The author’s mistrust of his President may account for much of the blindness of his insight and the shakiness of his premises in this scenario-article that may have inspired the strategies and narratives of many of his fellow partisan Democrats at the highest level of his party. The premises of his scenario are fallacious; they are faulty: there has been no noted movement of voter allegiance from Republican to Democrat in the US during the Trump presidency to date. To the contrary, the movement has been in the other direction: from Democrat to Republican, witness all of the gains of Republicans in the 2020 election thus far.
Prof. Foley’s uses the term “blue shift” to designate the relatively new phenomenon of an increase in mail-in ballots and their counting; this term obfuscates; it muddles the waters and may have served to (intentionally) confuse the issues while advancing a strategy, a road map in the form of a scenario that may have assisted his fellow Democrats in their efforts, their strategy to flood, choke and overwhelm the counting system (Cloward-Piven strategy) in order to defeat the Republicans. At this juncture, it seems that the efforts of the Democrats are aimed at convincing enough Republican senators (enough RINOs) to join with them on January 6, 2021, to determine who will be inaugurated on January 20, 2021. But the few weeks that remain in this imbroglio is a long time; we shall see what transpires.
Prof. Foley explains that “it is truly irresponsible that Congress has not attempted to eliminate – in advance of the 2020 election – the ambiguities that plague the Electoral Count Act … .” That may well be the case, but unfortunately for Prof. Foley and (maybe) fortunately for President Trump, that Act is precisely the legal instrument that may allow for the scuttling of the ongoing imbroglio: a real and very dangerous impasse. In his article, Prof. Foley also represents Justice Stephen Bryer in step with the Democrats and with the position taken by “Acting President Nancy Pelosi” particularly (P. 346-348).
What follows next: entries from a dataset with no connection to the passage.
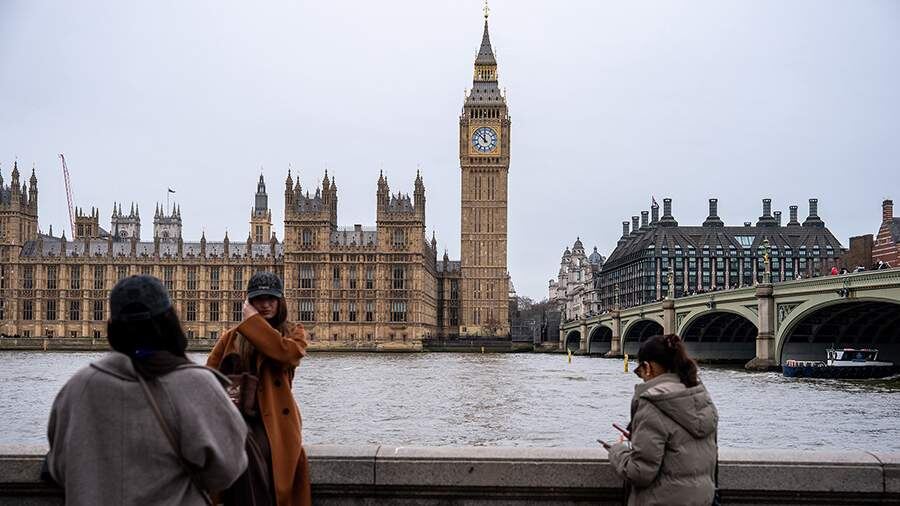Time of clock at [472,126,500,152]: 11:52
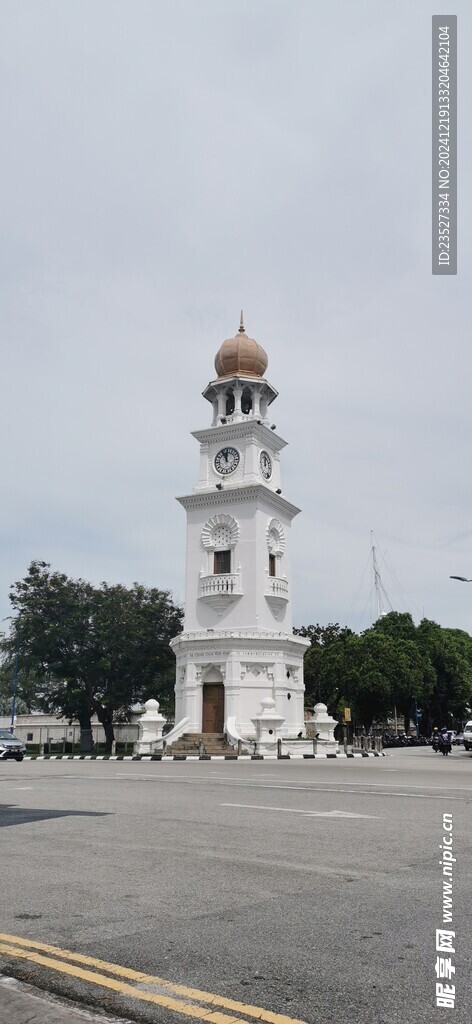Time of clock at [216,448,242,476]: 11:55
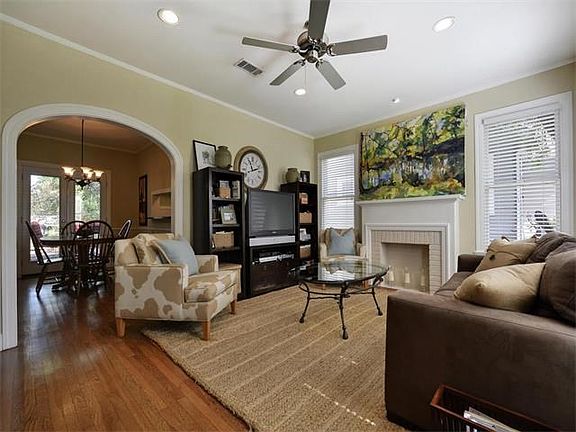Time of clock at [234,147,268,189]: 11:12
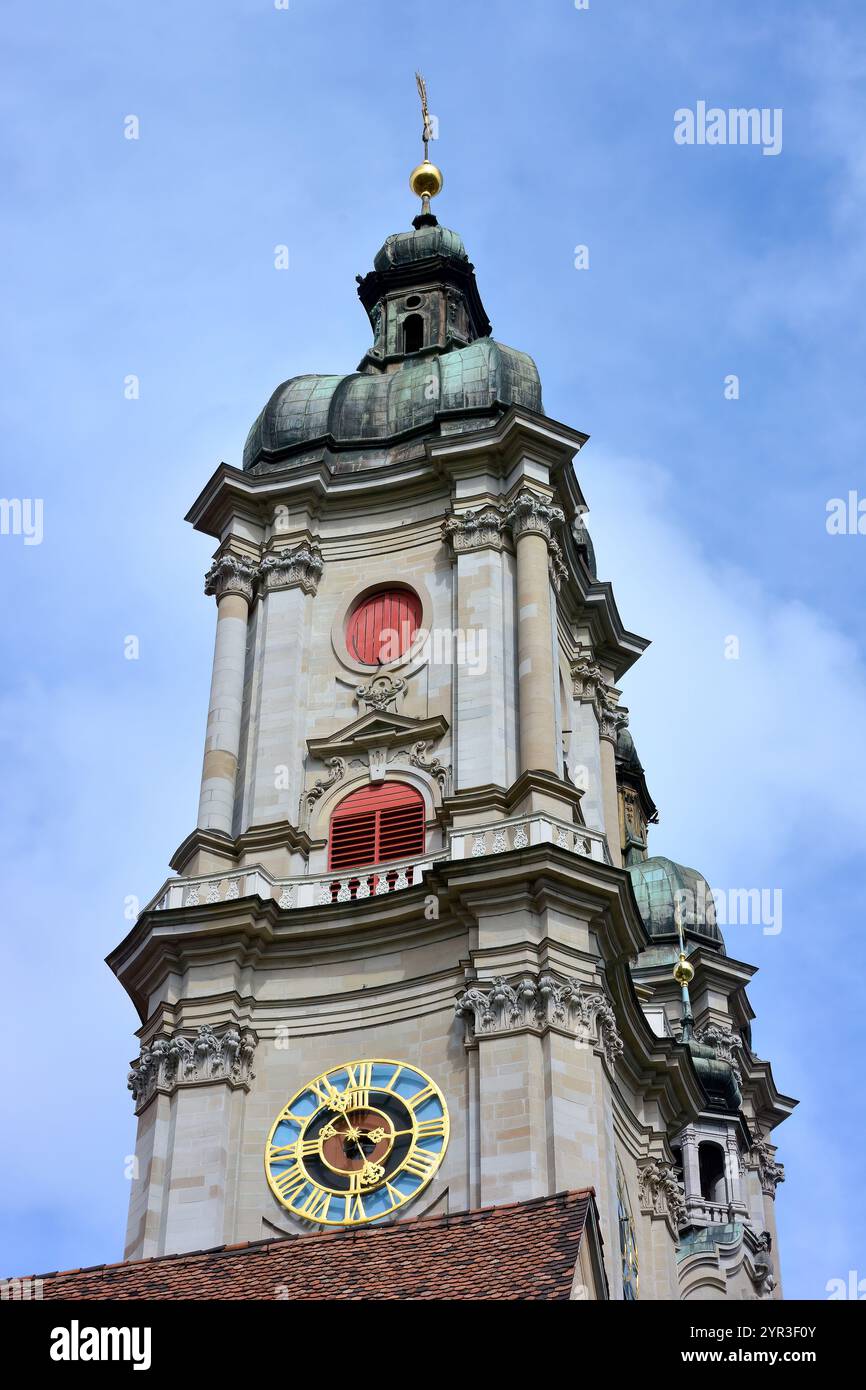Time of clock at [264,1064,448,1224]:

Cutting through the long narrative of representation and legal jargon in Prof. Foley’s scenario, it is obvious that the recent passing of the late Justice Ruth Bader Ginsberg and her replacement on the Court by the Trump-nominated and (now) Associate Justice Amy Coney Barrett are the events that throw a massive monkey wrench in the author’s plot where he presumes and writes of Chief Justice Roberts “not wanting to involve the Supreme Court” in the matter (P. 347).
Indeed, now, it does not matter if Chief Justice Roberts wishes to involve the Supreme Court in this very real and grave constitutional matter. If the other Conservative Justices on the Court decide to hear the case, hopefully with Justice Clarence Thomas in the lead, Chief Justice Roberts will have no choice; he will have to get involved. And, hopefully, it will not matter how he votes. But chances are he may soon have to agree with President Trump and concede that judges are not apolitical.
In the vast forest that is our life, a great old and exceptional tree of liberty is being cut down by a confederacy of dunces, plutocrats and crooks. Instead of decrying its destruction, its spoliation; instead of rallying for its protection; for its preservation; the fourth estate in the USA is either silent or cheering on its demise; encouraging the spoliators: the vile agents of its destruction. How unfortunate!